Zdjęcia Penttiego Sammallahti od zawsze były spokojne, stateczne, ale jednocześnie przepełnione uczuciem i wyjątkowo subtelnym humorem
Urodzony w 1950 roku, fiński fotograf Pentti Sammallaht od początku swojej aktywności artystycznej specjalizuje się w fotografii czarno-białej. Jest samoukiem, który za największe inspiracje wskazuje Hildura Larssona, Kristoffera Albrechta, Paula Stranda, Adnre Kertesza i Josefa Koudelkę. Jego recepta na artystyczny sukces? "Kup dobry album fotograficzny i przez tydzień, każdego dnia, oglądaj każde zdjęcie. Jeden dzień poświęcaj studiowaniu jednego składnika kadru - tematu, kompozycji, zakresu tonalnego. Chwili, w której ten obraz zarejestrowano. To najprostszy sposób", zaznacza.
Podstawy techniczne zawdzięcza natomiast swojej babci - Hildur Larsson - która na początku XX wieku pracowała jako fotoreporterka dla helsińskiego dziennika. Fotografią Sammallahti zajmuje się od 11 roku życia. Pierwszą, poważną wystawę zorganizował jako 20-latek.
Jego zdjęcia od zawsze były spokojne, stateczne, ale jednocześnie przepełnione uczuciem i swoistym, absurdalnym, wyjątkowo subtelnym humorem. Nie ogranicza się przy tym do jednego rodzaju fotografii; jest w stanie dokumentować zarówno rozległe krajobrazy, jak i scenerie typowo miejskie. Obrazki żywcem wyjęte z kina, ale i martwą naturę. To twórca o szerokich horyzontach i jeszcze szerszych możliwościach, który jednak w całej działalności pamięta o stylistycznej konsekwencji.

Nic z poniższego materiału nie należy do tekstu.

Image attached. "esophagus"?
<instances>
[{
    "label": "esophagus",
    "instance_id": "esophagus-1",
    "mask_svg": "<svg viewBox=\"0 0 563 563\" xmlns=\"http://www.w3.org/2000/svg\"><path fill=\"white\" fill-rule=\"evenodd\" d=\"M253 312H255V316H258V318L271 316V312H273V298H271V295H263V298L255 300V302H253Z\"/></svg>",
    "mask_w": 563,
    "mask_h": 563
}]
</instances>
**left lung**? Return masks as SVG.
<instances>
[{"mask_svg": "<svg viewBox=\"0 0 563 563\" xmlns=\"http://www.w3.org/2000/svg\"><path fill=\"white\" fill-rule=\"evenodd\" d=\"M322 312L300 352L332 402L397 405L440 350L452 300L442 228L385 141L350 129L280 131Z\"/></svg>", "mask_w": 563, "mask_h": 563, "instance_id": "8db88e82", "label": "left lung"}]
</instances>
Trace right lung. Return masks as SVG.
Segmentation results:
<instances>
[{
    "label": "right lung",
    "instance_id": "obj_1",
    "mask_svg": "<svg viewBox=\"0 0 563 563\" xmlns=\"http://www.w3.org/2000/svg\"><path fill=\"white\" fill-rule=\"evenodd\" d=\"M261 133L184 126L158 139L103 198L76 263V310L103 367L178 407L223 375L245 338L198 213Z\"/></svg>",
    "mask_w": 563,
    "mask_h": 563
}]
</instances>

"Pewnego razu przez całą noc piłem wódkę ze znajomym filmowcem. Podkreślam - całą noc. Wtem, gdy rano zobaczyłem ten widok, musiałem tylko nacisnąć spust migawki", mówi Pentti o swoim najlepszym zdjęciu. "Teraz czuję się tak, jakbym to zdjęcie dostał, a nie zrobił. Wykonać mógł je każdy - okoliczności były wręcz idealne. Wtedy, zaraz po wschodzie Słońca o dziewiątej rano, światło nad wyspami Sołowieckimi było wprost przepiękne". I faktycznie - doskonale rozproszone promienie słoneczne pozwoliły na uzyskanie nietypowej atmosfery, stanowiącej kwintesencję stylu Penttiego.

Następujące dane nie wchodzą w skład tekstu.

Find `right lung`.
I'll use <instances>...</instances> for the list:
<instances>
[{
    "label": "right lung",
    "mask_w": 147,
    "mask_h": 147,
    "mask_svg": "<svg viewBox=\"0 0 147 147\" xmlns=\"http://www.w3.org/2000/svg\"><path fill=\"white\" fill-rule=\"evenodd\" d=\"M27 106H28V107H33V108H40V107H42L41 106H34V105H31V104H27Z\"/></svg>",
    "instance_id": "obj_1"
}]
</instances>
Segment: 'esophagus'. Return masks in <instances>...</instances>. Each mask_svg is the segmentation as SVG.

Ale, poza artystycznymi uniesieniami, Sammallahti jest znany również jako mistrz wydruku. Samodzielnie projektował i powołał do życia wiele małych albumów fotograficznych - każdy z nich jest przykładem oryginalnych umiejętności. Co więcej, Pentti ma też zupełnie zdroworozsądkowe podejście do dystrybucji swoich dzieł. Fin chce, by do jego zdjęć dostęp miało jak najwięcej odbiorców - nie winduje cen książek fotograficznych, sporadycznie wydaje limitowane edycje. Fotografowie jego kalibru zazwyczaj przyjmują zupełnie odmienną politykę.
Idealną kroniką twórczości Sammallahtiego jest "Here far away" - album retrospektywny, wydany po przeszło 40 latach pracy zawodowej. W całym przekroju działalności Penttiego widać pewien dualizm - pozornej prostoty, która po chwili zastanowienia ujawnia przed widzem drugie dno. "Zawsze niesie ze sobą jakiś przekaz. Niekiedy, nawet mimowolnie, Sammallahti zastanawia się nad wielkimi tajemnicami życia - miłości, duchowości, ludzkiej natury. To człowiek refleksyjny, który woli swoje przemyślenia pokazywać, zamiast o nich opowiadać", czytamy w przedmowie serwowanej przez jednego z przyjaciół artysty.
Na kartach "Here far away" znajdziemy wizualne zapiski z podróży Penttiego. Twórca zabiera nad na podróż przez Skandynawię, do Wielkiej Brytanii, wschodniej Europy, odwiedzimy też Afrykę, Chiny i Indie. Album najprościej zdobyć za pośrednictwem Amazonu; warto również odwiedzić strony galerii Photo Eye, na której znajdziecie więcej zdjęć Penttiego.